Part of Victor Davis Hanson’s thoughts about the Batman killings:
When Alien, Predator, or Terminator slice up or rip apart dozens, life just goes on. Bodies fly all over the screen and we are onto the next scene. Wondering about who actually was the 11th poor soul who had his heart ripped out by the Terminator is far less interesting than watching the latter utter some banality. The same is true of everything from Die Hard to 300—lots of real-life, graphic killing, but almost no pause and bewilderment over the staggering loss of life or the consequences of Target 12 or Victim G leaving life at 12 or 56. Killing is so easy not just because of robotic arms, RPGs, and computer simulations, but also because there are almost no emotional consequences from the carnage—a fact easily appreciated by the viewer, the more so if young or unhinged or both. The killer usually smiles or at least shows no emotion; the victims are reduced to “them,” anonymous souls who serve as mere numbers in a body count. Will Kane’s victims, in contrast, were known—evil, but still not anonymous and not mere sets for the sheriff’s gunplay.
For the diseased mind that is saturated with such modern imagery, there is fascination aplenty with the drama of killing, but no commensurate lesson gleaned from its sheer horror—at least in human terms of the devastation that such carnage does to humans, both nearby and in the larger community. In the awful mind of the rampage killer, he always must be the center of attention in the manner of his homicidal fantasy counterpart, his victims of no more account than are those decapitated, dismembered, or shot apart by Freddy Krueger or Arnold Schwarzenegger. How odd that we rush to the emergency room for a cut finger in the kitchen—stitches, tetanus shot, pain killer, bandages, a doctor’s reassurance—only to matter-of-factly watch horrific wounds on television that night with no thought that a .38 slug to the shoulder entails something more than our split forefinger.
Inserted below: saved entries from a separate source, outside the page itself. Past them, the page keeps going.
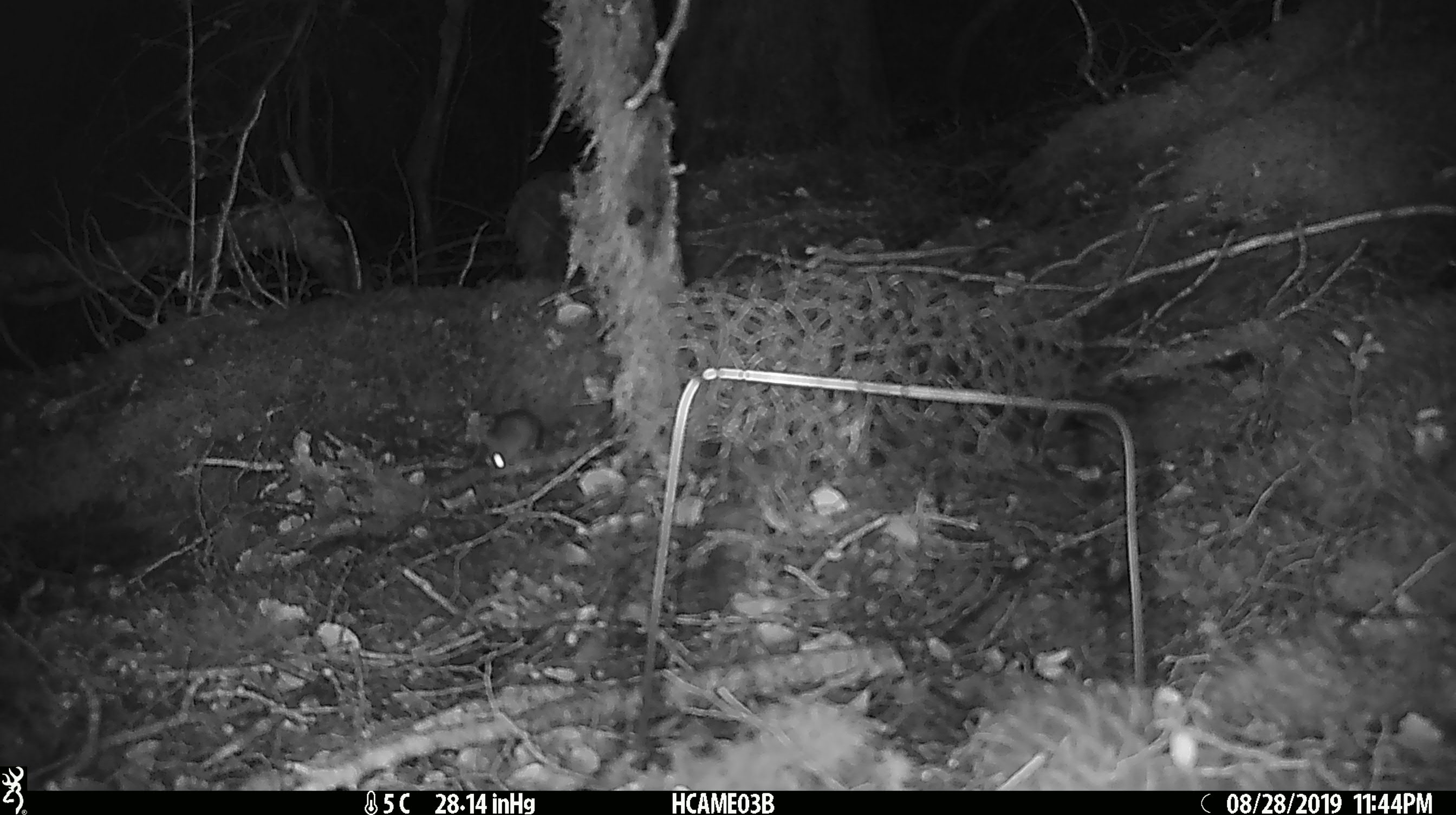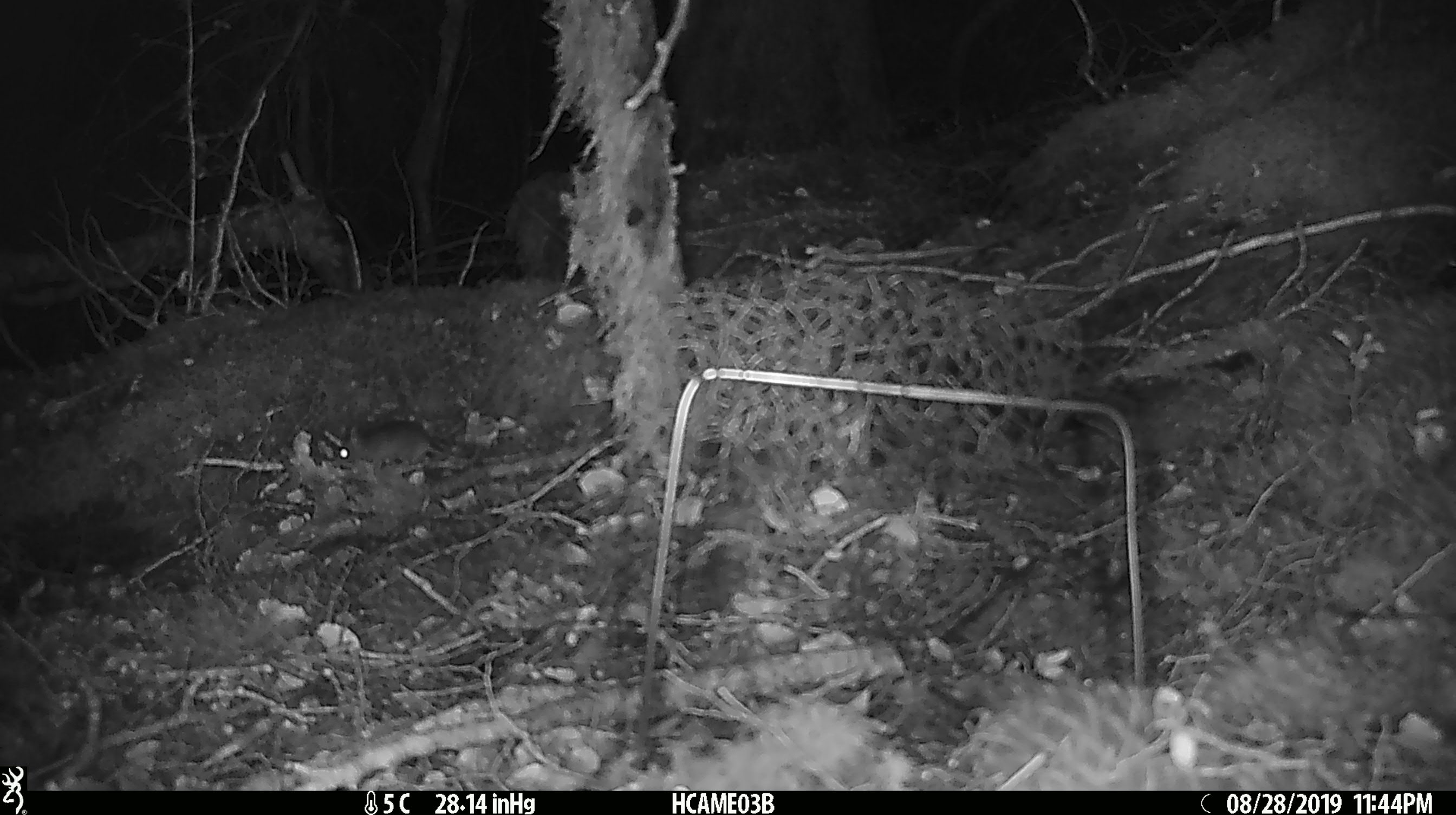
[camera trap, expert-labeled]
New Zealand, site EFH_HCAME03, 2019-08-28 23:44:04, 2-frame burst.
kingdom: Animalia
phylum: Chordata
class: Mammalia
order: Rodentia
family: Muridae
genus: Mus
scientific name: Mus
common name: mouse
Mouse (Mus).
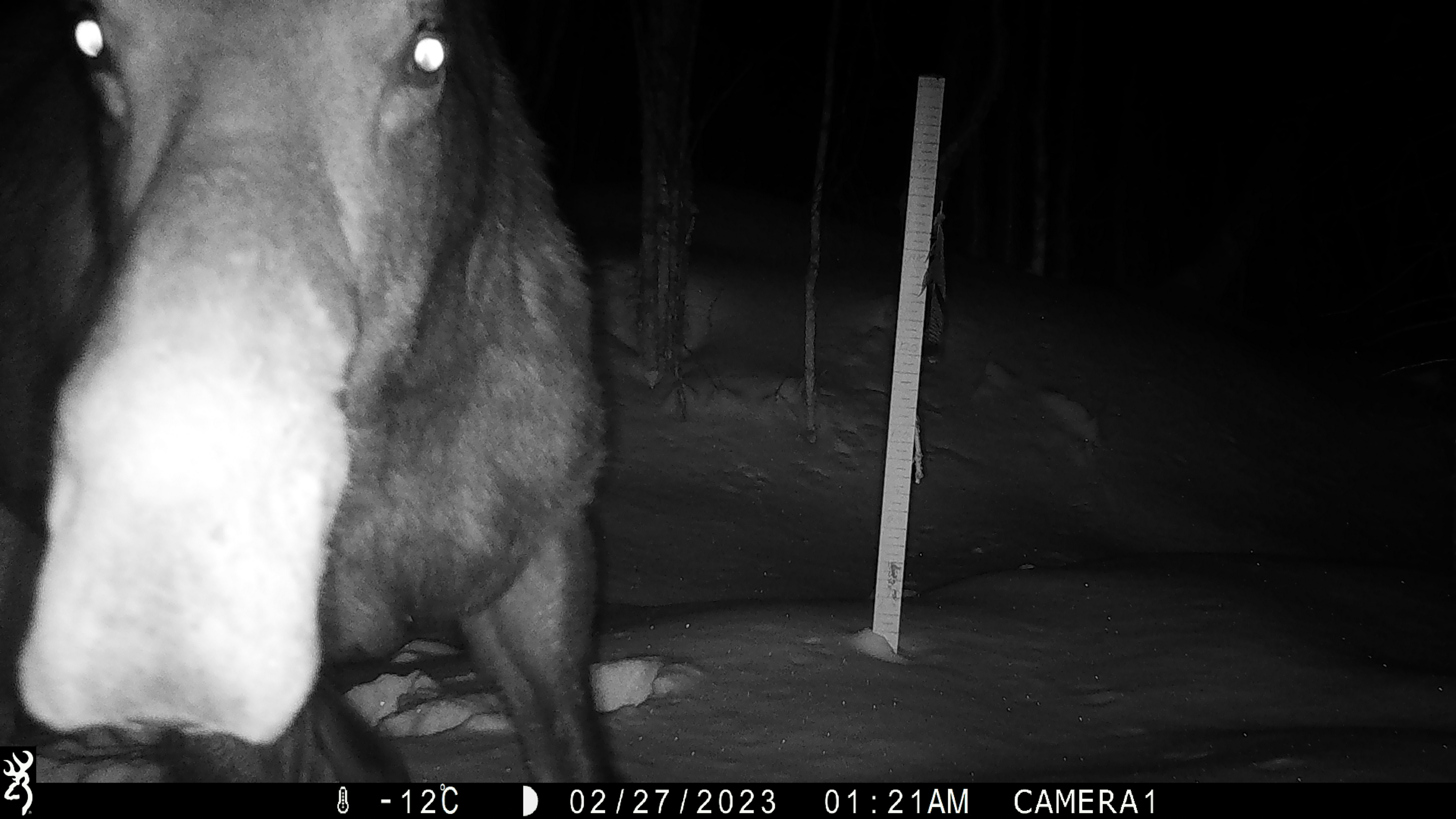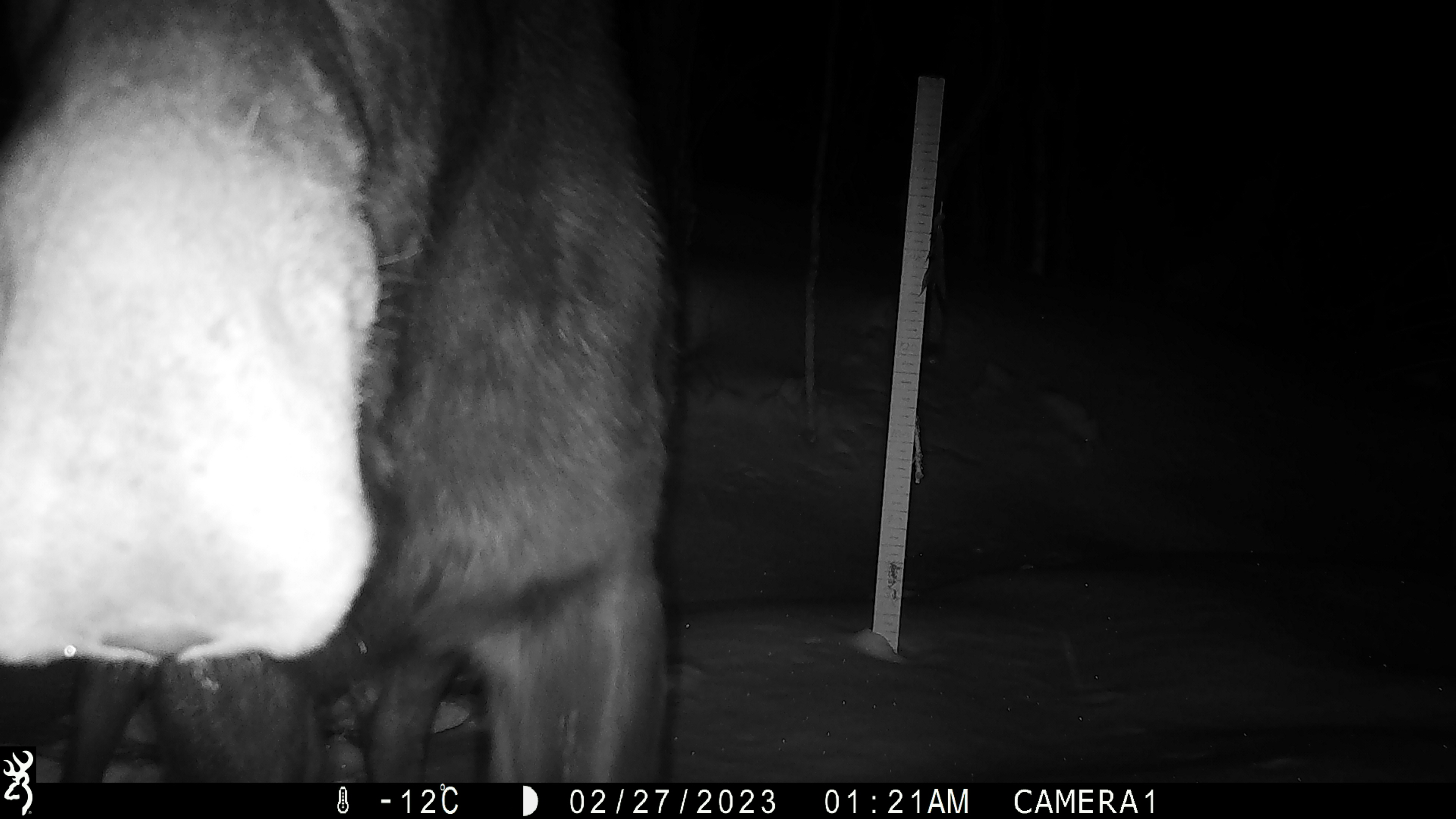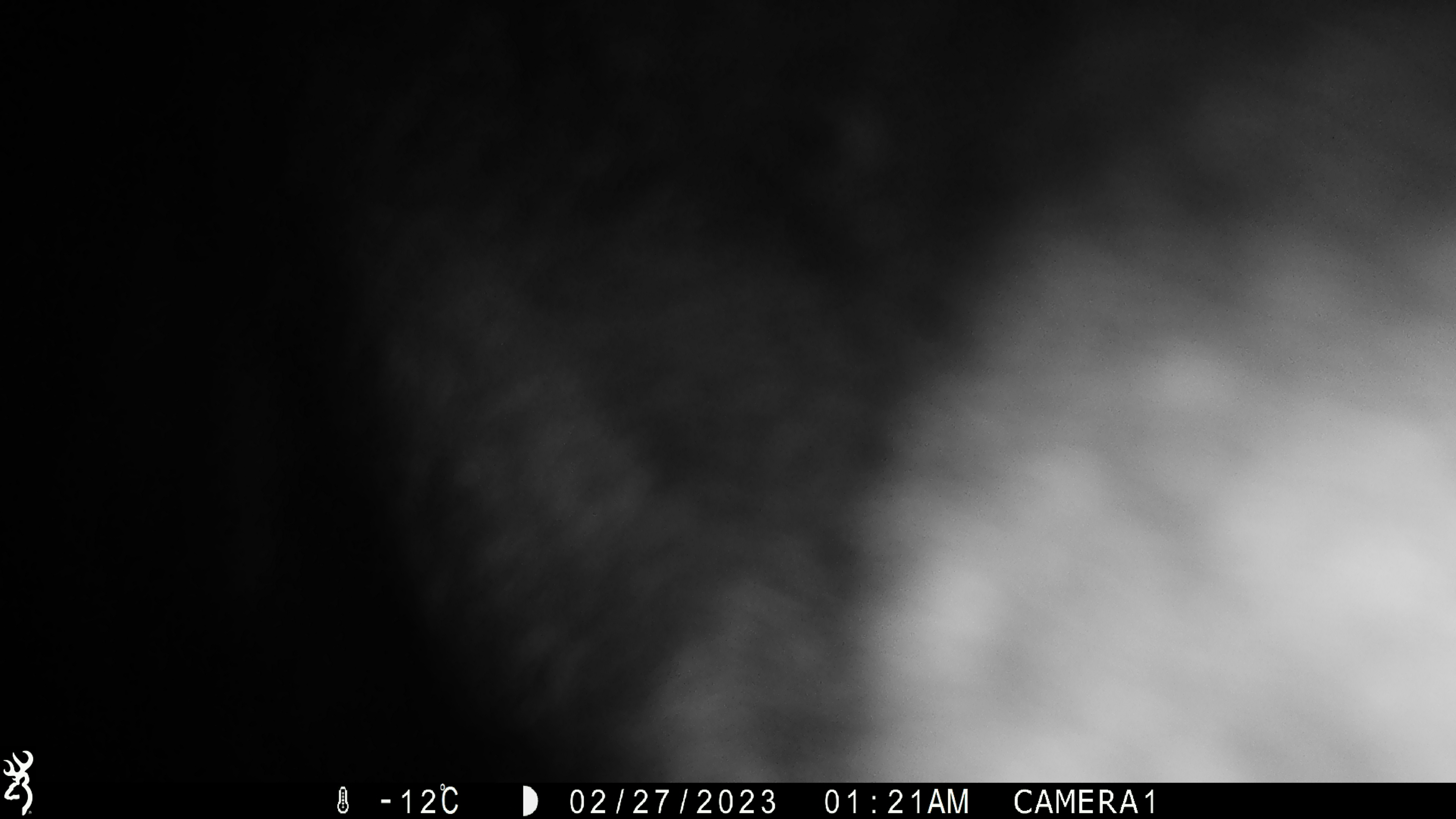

And there is a further wrinkle to these hyper-realistic cinematic rampages. The killer, be he an evil “Joker,” the horrific Alien, or a hit man in a mafia movie, has a certain edgy personality, even a sick sort of intriguing persona—at least in the sense that his evil is sometimes “cool” in a way that his plodding victims, who simply got in his way, are not. In the abstract, we sympathize with the good, who became his targets; but in the concrete, the film focuses more often on the killer’s emotions, his language, his swagger.
The Joker spits, he puns, he acts disengaged and “cool,” while his victims scream and panic; we want to know why he acts so, and are supposed to be fixated on his strange clothes, face, and patois, never on the series of Joe Blows that are incinerated by him. Is it any wonder we know all about the orange hair of the suspected killer, but very little about the hair colors of any of the poor victims?